> **Aangeleverde tekst**
▼▼▼
Artikel 5. Informatie over de rechtmatigheid van het grensoverschrijdende goederenverkeer

Op verzoek stelt de aangezochte administratie de verzoekende administratie ervan op de hoogte:

  • a. of goederen die zijn ingevoerd in het grondgebied van de verzoekende Verdragsluitende Partij op rechtmatige wijze werden uitgevoerd uit het grondgebied van de aangezochte Verdragsluitende Partij;

  • b. of goederen die werden uitgevoerd uit het grondgebied van de verzoekende Verdragsluitende Partij op rechtmatige wijze zijn ingevoerd in het grondgebied van de aangezochte Verdragsluitende Partij en de douaneregeling waaronder de goederen eventueel zijn geplaatst.

Artikel 6. Systematisch verstrekken van informatie

De douaneadministraties kunnen elkaar, op voorwaarden die worden neergelegd in een nadere regeling overeenkomstig artikel 20, informatie die onder dit Verdrag valt op een systematische wijze verstrekken.

Artikel 7. Vooraf verstrekken van informatie

De douaneadministraties kunnen elkaar, op voorwaarden die worden neergelegd in een nadere regeling overeenkomstig artikel 20, specifieke informatie verstrekken voorafgaand aan de aankomst van zendingen op het grondgebied van de andere Verdragsluitende Partij.

HOOFDSTUK IV. BIJZONDERE VORMEN VAN BIJSTAND

Artikel 8. Invordering van douanevorderingen

  • 1 Op verzoek verlenen de douaneadministraties elkaar bijstand met het oog op de invordering van douanevorderingen in overeenstemming met de respectieve nationale wettelijke en administratieve bepalingen voor de invordering van hun eigen douanerechten.

  • 2 Bijstand bij de invordering van douanevorderingen wordt nader geregeld overeenkomstig artikel 20.

Artikel 9. Toezicht en informatie

Op verzoek houdt de aangezochte administratie toezicht op en verstrekt zij informatie over:

  • a. goederen in vervoer of in opslag waarvan bekend is dat zij gebruikt zijn of waarvan het vermoeden bestaat dat zij gebruikt worden voor het maken van een inbreuk op de douanewetgeving van de verzoekende Verdragsluitende Partij;

  • b. vervoermiddelen waarvan bekend is dat zij gebruikt zijn of waarvan het vermoeden bestaat dat zij gebruikt worden voor het maken van een inbreuk op de douanewetgeving van de verzoekende Verdragsluitende Partij;

  • c. panden of terreinen op het grondgebied van de aangezochte Verdragsluitende Partij waarvan bekend is dat zij gebruikt zijn of waarvan het vermoeden bestaat dat zij gebruikt worden in verband met het maken van een inbreuk op de douanewetgeving van de verzoekende Verdragsluitende Partij;

  • d. personen van wie bekend is dat zij een inbreuk hebben gemaakt of van wie het vermoeden bestaat dat zij een inbreuk maken op de douanewetgeving van de verzoekende Verdragsluitende Partij, in het bijzonder diegenen die het grondgebied van de aangezochte Verdragsluitende Partij betreden en verlaten.
▲▲▲
> **Uit te voeren taken**
a - Beantwoord de volgende vragen over de verdragstekst over douanebijstand:
(i) Voorafgaand aan wat kunnen de douaneadministraties volgens artikel 7 specifieke informatie verstrekken?
(ii) Wat is de titel van hoofdstuk IV?
(iii) Welke personen noemt artikel 9, onderdeel d, in het bijzonder?
b - Citeer letterlijk het deel van de verdragstekst over douanebijstand dat begint bij "Artikel 7. Vooraf" en eindigt bij "hun eigen douanerechten.".
c - Schrijf de verdragstekst over douanebijstand verder, aansluitend op de laatste zin.

> **Verstrekte gegevens**
▼▼▼
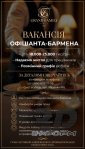 Ресторан «GRAND FAMILY HALL» пропонує вакансію офіціанта-бармена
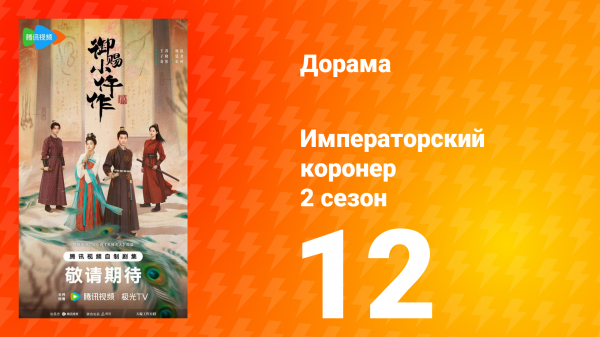 Императорский коронер 2 сезон 12 серия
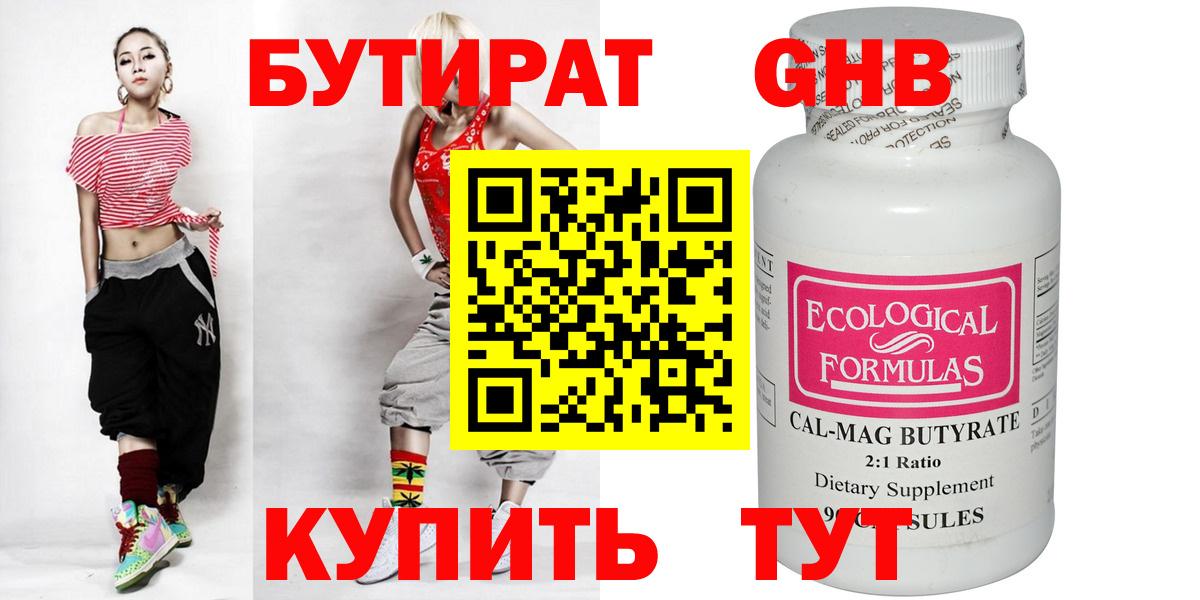 БУТИРАТ  Вход с VPN  Малгобек  Бутират Butirat 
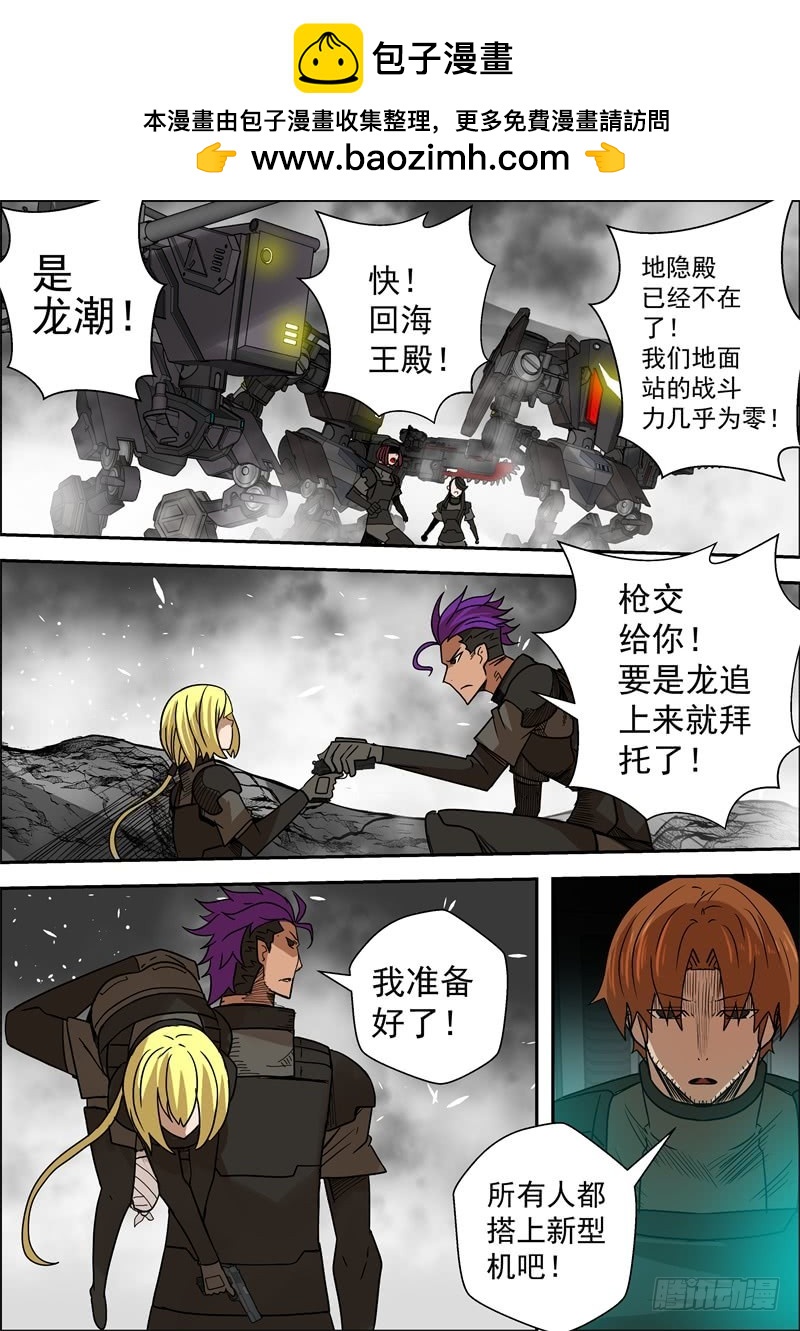 61-最后的12小时2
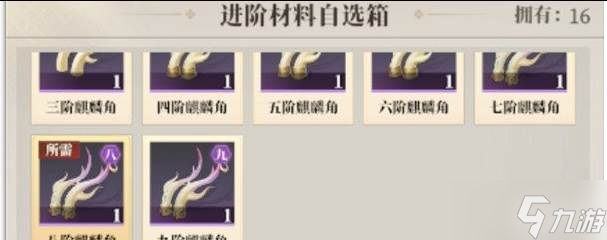 三国志幻想大陆2枭之歌武将怎么升级 武将升级途径一览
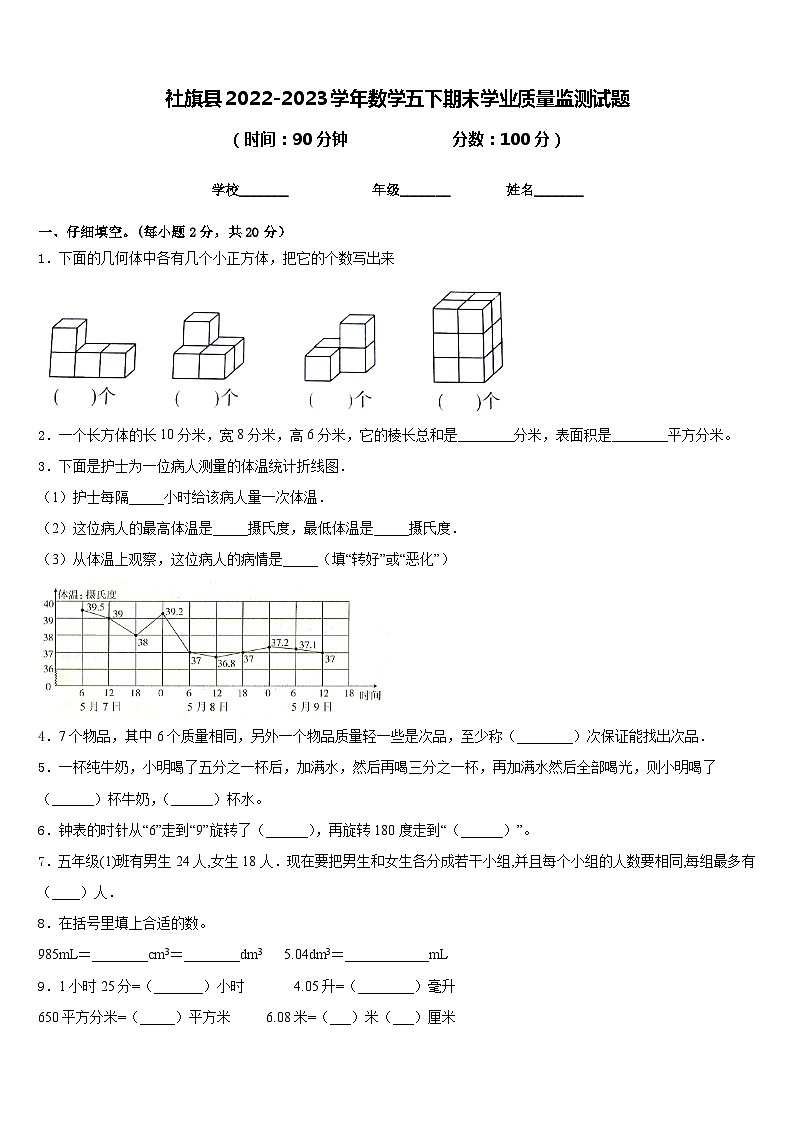 社旗县2022-2023学年数学五下期末学业质量监测试题含答案第1页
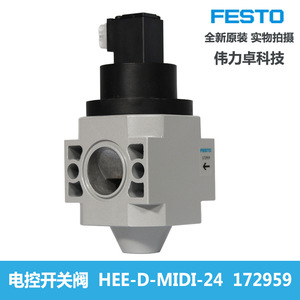 Festo Switch Valve HEE-D-MIDI-24 172959 Electronic Control Valve For Gas Normal Temperature 1/4 In Port Size - Product Image 4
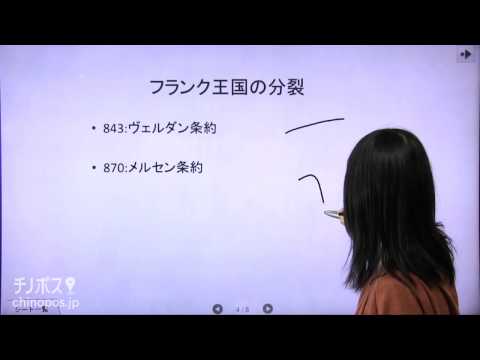 小峯の「先輩っ!!世界史ですよ!!」  フランク王国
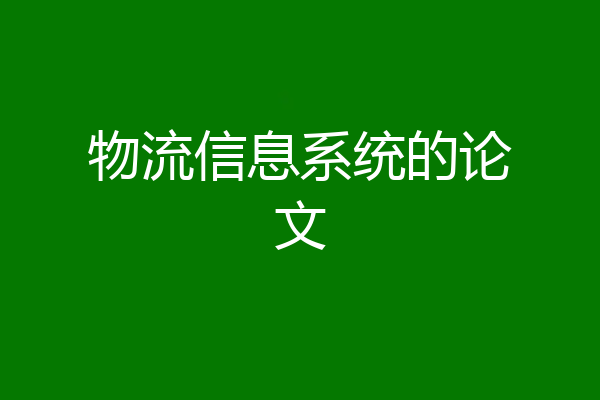 物流信息系统的论文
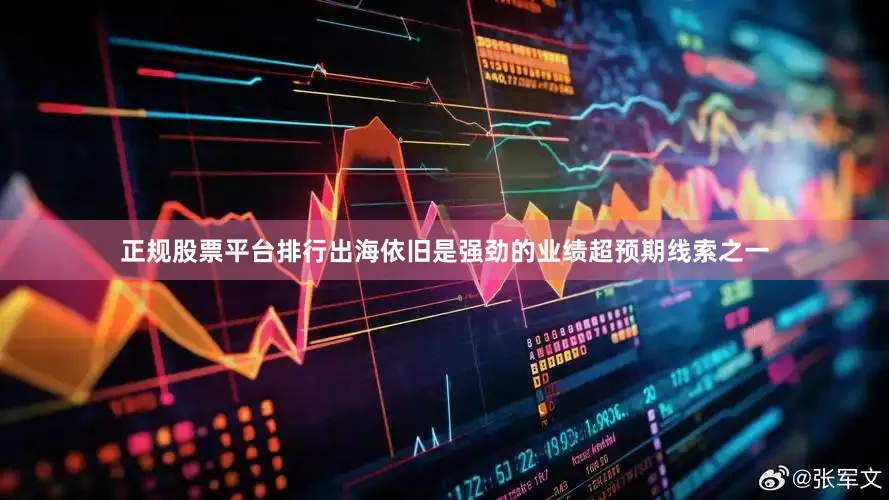 正规股票平台排行出海依旧是强劲的业绩超预期线索之一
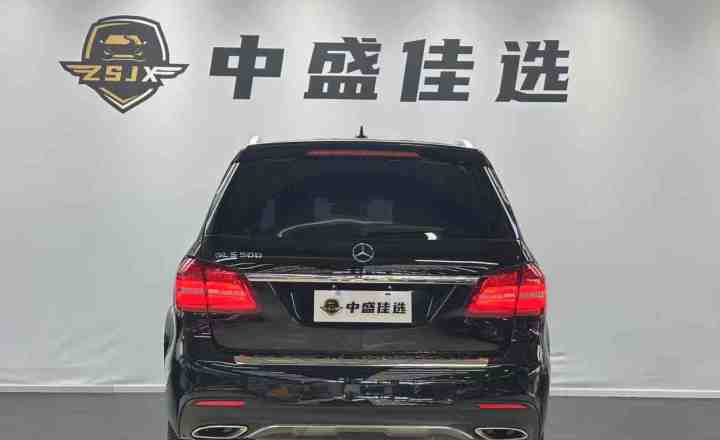 奔驰 GLS 2016款 GLS 500 4MATIC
▲▲▲
> **Antwoorden per taak**
a -
(i) Voorafgaand aan de aankomst van zendingen op het grondgebied van de andere Verdragsluitende Partij.
(ii) Bijzondere vormen van bijstand.
(iii) Diegenen die het grondgebied van de aangezochte Verdragsluitende Partij betreden en verlaten.

b -
Artikel 7. Vooraf verstrekken van informatie

De douaneadministraties kunnen elkaar, op voorwaarden die worden neergelegd in een nadere regeling overeenkomstig artikel 20, specifieke informatie verstrekken voorafgaand aan de aankomst van zendingen op het grondgebied van de andere Verdragsluitende Partij.

HOOFDSTUK IV. BIJZONDERE VORMEN VAN BIJSTAND

Artikel 8. Invordering van douanevorderingen

  • 1 Op verzoek verlenen de douaneadministraties elkaar bijstand met het oog op de invordering van douanevorderingen in overeenstemming met de respectieve nationale wettelijke en administratieve bepalingen voor de invordering van hun eigen douanerechten.

c -
Artikel 10. Gecontroleerde aflevering

De douaneadministraties kunnen binnen het kader van hun nationale wettelijke en administratieve bepalingen, door middel van een wederzijdse regeling, toestemming verlenen voor de onder hun toezicht verrichte invoer in, uitvoer uit of doorvoer via het grondgebied van hun respectieve landen van goederen die betrokken zijn bij ongeoorloofde handel om deze ongeoorloofde handel tegen te gaan. Indien een douaneadministratie niet bevoegd is bedoelde toestemming te verlenen, tracht die administratie samenwerking te bewerkstelligen met de nationale autoriteiten die daartoe wel bevoegd zijn of draagt zij de zaak aan hen over.

Artikel 11. Deskundigen en getuigen

De aangezochte administratie kan, op verzoek, functionarissen machtigen om ter zake van de uitvoering van de douanewetgeving als deskundige of getuige te verschijnen voor een rechtscollege van de verzoekende Verdragsluitende Partij.

HOOFDSTUK V. TOEZENDING VAN VERZOEKEN

Artikel 12

  • 1 Verzoeken om bijstand uit hoofde van dit Verdrag worden rechtstreeks aan de douaneadministratie van de andere Verdragsluitende Partij gericht. Verzoeken worden schriftelijk of elektronisch gedaan en gaan vergezeld van alle informatie die voor de inwilliging van het verzoek nuttig wordt geacht. De aangezochte administratie kan schriftelijke bevestiging van elektronische verzoeken verlangen. Wanneer de omstandigheden dit vereisen, kunnen verzoeken mondeling worden gedaan. Dergelijke verzoeken worden zo spoedig mogelijk schriftelijk bevestigd.

  • 2 Verzoeken ingevolge het eerste lid van dit artikel bevatten de volgende gegevens:

    • a. de naam van de verzoekende administratie;

    • b. het onderwerp van en de reden voor het verzoek, alsmede de aard van de verzochte bijstand;

    • c. een korte beschrijving van de desbetreffende aangelegenheid en van de administratieve en juridische aspecten die daaraan zijn verbonden;

    • d. de namen en de adressen van de personen waarop het verzoek betrekking heeft, voorzover bekend.

  • 3 Aan een voorstel van de verzoekende administratie om een bepaalde procedure of methode te volgen, wordt door de aangezochte administratie tegemoetgekomen met inachtneming van haar nationale wettelijke en administratieve bepalingen.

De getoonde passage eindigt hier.